Uma década mais tarde, Vicente Carducho, pintor e historiador, lastimará a representação na tela “dos homens de trabalho, sem conhecimento ou reflexão, que degradam a arte nobre para noções vulgares, como hoje vemos nas representações dos bodegones”. O catálogo do Museu Metropolitano de Nova Iorque consagrado à exposição do pintor em 1989-90 não teve dúvidas em considerar que Carducho escrevia sobre Velázquez.
O quadro, pintado por Velázquez antes de se radicar em Madrid, viajou mais do que muitos seres humanos: sabe-se que, no século XVIII, já não estaria em Espanha, vendido para a Bélgica e depois para Paris. Foi comprado num leilão em 1813 por Samuel Peach, que o adquiriu por engano – julgava comprar uma obra de Bartolomé Murillo e levou um Velázquez!
Reconhecida a autoria, a obra foi vendida em mais duas ocasiões até chegar, em 1863, às mãos de Francis Cook.
Este industrial têxtil inglês escolhera então Monserrate para passar as temporadas de Verão. Reconstruiu o palácio, criou os jardins e começou a constituir uma colecção ecléctica em Sintra, semelhante à dos velhos gabinetes de curiosidades: um busto romano aqui, uma estátua grega acolá, sarcófagos e múmias, quadros clássicos e modernos. Em 1863, adquiriu esta obra, embora não se saiba se chegou a estar exposta em Sintra ou apenas na sua residência londrina.
O tempo passa e as fortunas esfumam-se. As duas guerras mundiais abalaram as finanças familiares. As três gerações seguintes procuraram manter incólume a colecção artística, bem como o jardim e palácio de Monserrate. Em 1929, foi feito um primeiro contacto para tentar que o governo português adquirisse a propriedade e recheio, evitando o loteamento. Em vão.

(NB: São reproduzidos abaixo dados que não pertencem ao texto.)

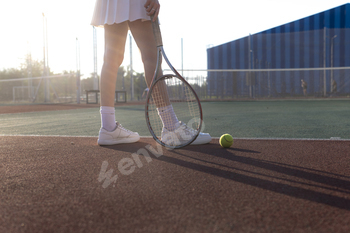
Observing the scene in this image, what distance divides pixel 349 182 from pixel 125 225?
0.94 m

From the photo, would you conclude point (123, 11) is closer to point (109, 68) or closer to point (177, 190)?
point (109, 68)

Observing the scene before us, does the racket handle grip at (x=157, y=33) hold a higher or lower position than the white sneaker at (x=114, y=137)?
higher

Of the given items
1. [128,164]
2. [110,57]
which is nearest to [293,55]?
[110,57]

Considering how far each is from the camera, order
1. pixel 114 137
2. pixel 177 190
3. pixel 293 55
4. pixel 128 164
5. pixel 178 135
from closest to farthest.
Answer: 1. pixel 177 190
2. pixel 128 164
3. pixel 178 135
4. pixel 114 137
5. pixel 293 55

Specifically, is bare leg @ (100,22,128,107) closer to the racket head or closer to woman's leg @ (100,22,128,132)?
woman's leg @ (100,22,128,132)

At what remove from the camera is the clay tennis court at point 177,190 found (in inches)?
34.8

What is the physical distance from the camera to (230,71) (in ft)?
57.6

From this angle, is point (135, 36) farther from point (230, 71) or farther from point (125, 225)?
point (230, 71)

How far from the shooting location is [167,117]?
2.17m

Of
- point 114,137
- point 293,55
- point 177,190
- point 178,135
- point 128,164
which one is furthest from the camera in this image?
point 293,55

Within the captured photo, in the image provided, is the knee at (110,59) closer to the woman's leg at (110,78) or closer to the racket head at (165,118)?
the woman's leg at (110,78)

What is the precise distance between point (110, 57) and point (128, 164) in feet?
3.21

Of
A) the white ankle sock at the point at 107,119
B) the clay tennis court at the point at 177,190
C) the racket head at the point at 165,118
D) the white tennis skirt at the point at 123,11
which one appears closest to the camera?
the clay tennis court at the point at 177,190

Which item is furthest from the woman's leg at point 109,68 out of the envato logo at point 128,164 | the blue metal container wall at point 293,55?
the blue metal container wall at point 293,55
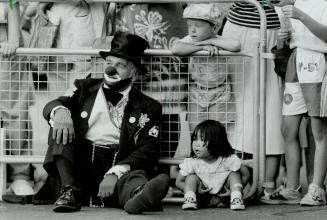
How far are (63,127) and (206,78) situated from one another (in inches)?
44.8

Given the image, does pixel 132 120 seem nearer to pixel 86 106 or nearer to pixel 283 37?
pixel 86 106

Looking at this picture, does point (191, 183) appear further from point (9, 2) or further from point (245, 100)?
point (9, 2)

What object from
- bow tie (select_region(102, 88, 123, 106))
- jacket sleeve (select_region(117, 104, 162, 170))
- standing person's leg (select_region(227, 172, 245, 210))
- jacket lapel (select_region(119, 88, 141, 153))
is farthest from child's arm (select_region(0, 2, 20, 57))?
standing person's leg (select_region(227, 172, 245, 210))

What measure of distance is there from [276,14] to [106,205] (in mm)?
1937

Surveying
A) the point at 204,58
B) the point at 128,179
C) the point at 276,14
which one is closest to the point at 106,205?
the point at 128,179

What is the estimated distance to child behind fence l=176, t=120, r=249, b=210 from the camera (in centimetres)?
721

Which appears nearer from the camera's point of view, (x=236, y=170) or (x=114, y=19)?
(x=236, y=170)

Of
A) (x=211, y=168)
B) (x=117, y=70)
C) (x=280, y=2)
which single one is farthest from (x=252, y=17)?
(x=211, y=168)

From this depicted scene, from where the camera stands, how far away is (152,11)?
307 inches

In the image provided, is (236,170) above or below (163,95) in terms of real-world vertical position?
below

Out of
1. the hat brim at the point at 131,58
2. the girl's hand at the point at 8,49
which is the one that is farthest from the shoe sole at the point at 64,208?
the girl's hand at the point at 8,49

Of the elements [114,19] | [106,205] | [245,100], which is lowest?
[106,205]

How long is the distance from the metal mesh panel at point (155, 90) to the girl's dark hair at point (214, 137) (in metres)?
0.25

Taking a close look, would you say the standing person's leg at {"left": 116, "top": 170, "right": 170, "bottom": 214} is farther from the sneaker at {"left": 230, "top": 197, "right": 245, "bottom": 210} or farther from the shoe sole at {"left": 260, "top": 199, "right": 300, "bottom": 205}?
the shoe sole at {"left": 260, "top": 199, "right": 300, "bottom": 205}
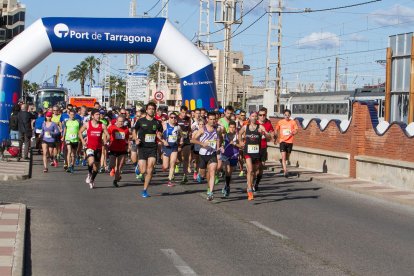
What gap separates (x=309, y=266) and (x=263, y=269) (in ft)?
2.02

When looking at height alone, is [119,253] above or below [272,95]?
below

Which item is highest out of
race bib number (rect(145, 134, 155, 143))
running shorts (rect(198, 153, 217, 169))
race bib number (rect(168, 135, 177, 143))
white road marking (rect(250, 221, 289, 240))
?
race bib number (rect(145, 134, 155, 143))

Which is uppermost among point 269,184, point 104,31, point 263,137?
point 104,31

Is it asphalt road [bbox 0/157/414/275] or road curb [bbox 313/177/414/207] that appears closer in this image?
asphalt road [bbox 0/157/414/275]

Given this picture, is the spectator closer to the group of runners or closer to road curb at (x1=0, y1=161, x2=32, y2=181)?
road curb at (x1=0, y1=161, x2=32, y2=181)

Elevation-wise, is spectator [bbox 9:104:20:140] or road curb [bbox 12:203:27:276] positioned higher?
spectator [bbox 9:104:20:140]

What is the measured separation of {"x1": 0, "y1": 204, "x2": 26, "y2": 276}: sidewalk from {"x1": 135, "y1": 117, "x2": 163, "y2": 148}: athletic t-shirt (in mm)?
3967

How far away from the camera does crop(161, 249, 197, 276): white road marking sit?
28.1 ft

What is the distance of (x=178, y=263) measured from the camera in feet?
29.8

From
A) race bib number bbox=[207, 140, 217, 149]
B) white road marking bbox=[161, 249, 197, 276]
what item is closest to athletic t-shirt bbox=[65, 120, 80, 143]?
race bib number bbox=[207, 140, 217, 149]

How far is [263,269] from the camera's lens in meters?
8.88

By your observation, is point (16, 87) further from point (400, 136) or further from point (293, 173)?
point (400, 136)

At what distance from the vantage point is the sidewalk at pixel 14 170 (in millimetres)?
Answer: 19208

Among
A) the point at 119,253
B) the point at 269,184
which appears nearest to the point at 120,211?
the point at 119,253
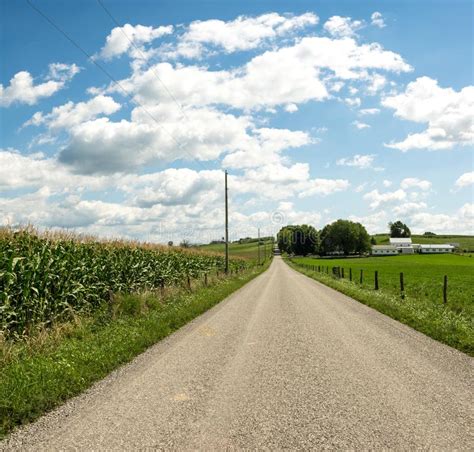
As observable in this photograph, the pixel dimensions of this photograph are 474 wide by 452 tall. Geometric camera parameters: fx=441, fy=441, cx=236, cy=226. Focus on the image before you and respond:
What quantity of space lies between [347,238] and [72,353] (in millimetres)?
162453

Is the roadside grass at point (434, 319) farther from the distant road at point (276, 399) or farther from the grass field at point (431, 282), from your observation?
the grass field at point (431, 282)

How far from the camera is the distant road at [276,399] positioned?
201 inches

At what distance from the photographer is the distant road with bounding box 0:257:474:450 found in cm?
511

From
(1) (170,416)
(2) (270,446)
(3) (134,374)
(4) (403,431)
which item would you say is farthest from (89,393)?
(4) (403,431)

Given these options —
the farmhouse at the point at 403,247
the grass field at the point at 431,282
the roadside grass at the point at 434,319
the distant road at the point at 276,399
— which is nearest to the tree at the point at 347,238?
the farmhouse at the point at 403,247

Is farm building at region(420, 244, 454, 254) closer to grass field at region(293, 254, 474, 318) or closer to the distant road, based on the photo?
grass field at region(293, 254, 474, 318)

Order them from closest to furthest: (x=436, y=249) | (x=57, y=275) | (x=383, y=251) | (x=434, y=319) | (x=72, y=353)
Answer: (x=72, y=353)
(x=57, y=275)
(x=434, y=319)
(x=383, y=251)
(x=436, y=249)

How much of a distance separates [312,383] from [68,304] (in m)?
7.42

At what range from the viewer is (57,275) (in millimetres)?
11766

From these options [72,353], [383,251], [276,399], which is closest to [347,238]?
[383,251]

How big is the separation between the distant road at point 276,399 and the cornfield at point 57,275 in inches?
122

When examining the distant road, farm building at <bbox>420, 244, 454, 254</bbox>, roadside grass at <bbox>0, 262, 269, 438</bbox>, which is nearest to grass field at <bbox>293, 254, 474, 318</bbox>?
the distant road

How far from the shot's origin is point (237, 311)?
56.7 ft

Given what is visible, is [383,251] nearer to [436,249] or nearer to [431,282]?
[436,249]
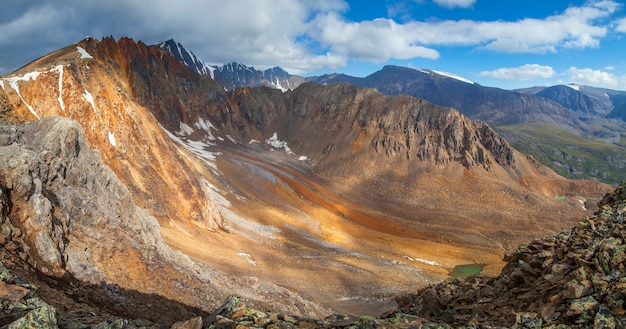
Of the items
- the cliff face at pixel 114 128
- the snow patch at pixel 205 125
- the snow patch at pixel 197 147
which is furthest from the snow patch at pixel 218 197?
the snow patch at pixel 205 125

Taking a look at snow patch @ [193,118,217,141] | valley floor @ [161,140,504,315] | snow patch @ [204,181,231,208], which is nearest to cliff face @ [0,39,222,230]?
valley floor @ [161,140,504,315]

Em 1946, a família fartou-se de esperar e iniciou a venda rápida de todos os bens móveis. Houve um leilão em Lisboa, despachado em três dias. Os directores dos principais museus nacionais compareceram, mas limitaram-se a seguir com os olhos as peças que voavam para o estrangeiro.
Monserrate foi vendida a um industrial português que, um ano depois, foi “persuadido” a vender ao governo. Já estava então sem recheio e em acelerado processo de decomposição.

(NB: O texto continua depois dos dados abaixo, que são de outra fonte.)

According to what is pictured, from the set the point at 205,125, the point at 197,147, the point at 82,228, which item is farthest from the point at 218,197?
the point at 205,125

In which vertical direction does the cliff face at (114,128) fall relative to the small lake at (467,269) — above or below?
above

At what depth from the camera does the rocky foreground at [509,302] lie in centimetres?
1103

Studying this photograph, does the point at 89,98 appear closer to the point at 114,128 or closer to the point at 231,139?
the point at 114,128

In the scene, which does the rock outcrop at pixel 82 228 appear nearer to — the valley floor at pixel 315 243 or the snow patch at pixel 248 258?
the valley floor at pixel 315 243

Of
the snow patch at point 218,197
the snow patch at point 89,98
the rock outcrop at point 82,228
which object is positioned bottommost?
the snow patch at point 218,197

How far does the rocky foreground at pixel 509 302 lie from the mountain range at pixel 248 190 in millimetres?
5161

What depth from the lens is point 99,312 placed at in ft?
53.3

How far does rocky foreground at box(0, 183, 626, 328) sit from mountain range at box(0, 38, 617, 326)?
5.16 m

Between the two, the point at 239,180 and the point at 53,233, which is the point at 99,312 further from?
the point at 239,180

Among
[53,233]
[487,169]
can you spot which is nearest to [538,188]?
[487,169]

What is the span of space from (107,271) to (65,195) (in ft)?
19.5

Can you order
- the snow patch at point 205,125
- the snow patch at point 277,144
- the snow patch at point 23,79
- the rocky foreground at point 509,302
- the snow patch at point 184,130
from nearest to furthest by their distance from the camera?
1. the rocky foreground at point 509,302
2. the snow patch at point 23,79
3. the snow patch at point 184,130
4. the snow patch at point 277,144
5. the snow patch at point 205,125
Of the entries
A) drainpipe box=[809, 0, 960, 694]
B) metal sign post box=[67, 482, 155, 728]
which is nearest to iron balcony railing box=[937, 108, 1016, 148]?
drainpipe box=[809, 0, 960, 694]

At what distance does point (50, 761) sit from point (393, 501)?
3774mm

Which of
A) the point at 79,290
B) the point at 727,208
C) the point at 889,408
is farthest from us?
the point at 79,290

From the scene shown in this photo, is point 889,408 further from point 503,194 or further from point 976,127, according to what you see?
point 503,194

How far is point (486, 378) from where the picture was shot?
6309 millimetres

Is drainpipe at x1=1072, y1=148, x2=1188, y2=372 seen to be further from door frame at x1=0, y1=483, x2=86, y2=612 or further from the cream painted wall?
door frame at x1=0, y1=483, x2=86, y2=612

Saúl Saragga, o industrial, pretendia dividir Monserrate em várias parcelas. Como notou a dissertação de mestrado de Marta Ribeiro, foi necessário que Flávio Resende, director da Faculdade de Ciências de Lisboa, intercedesse directamente junto de Salazar para que o processo irreparável fosse travado. Em 25 de Maio de 1949, a velha propriedade de Cook tornou-se, por fim, pública.
E Velázquez? A família manteve o quadro na sua posse por mais uma década, talvez ciosa do carinho que o patriarca mantivera pela velha cozinheira.
Em 1955, finalmente, os Trustees da Família Cook cederam-no à National Gallery de Edimburgo, onde está exposto desde então. Assim fugiu um Velázquez que poderia cá estar.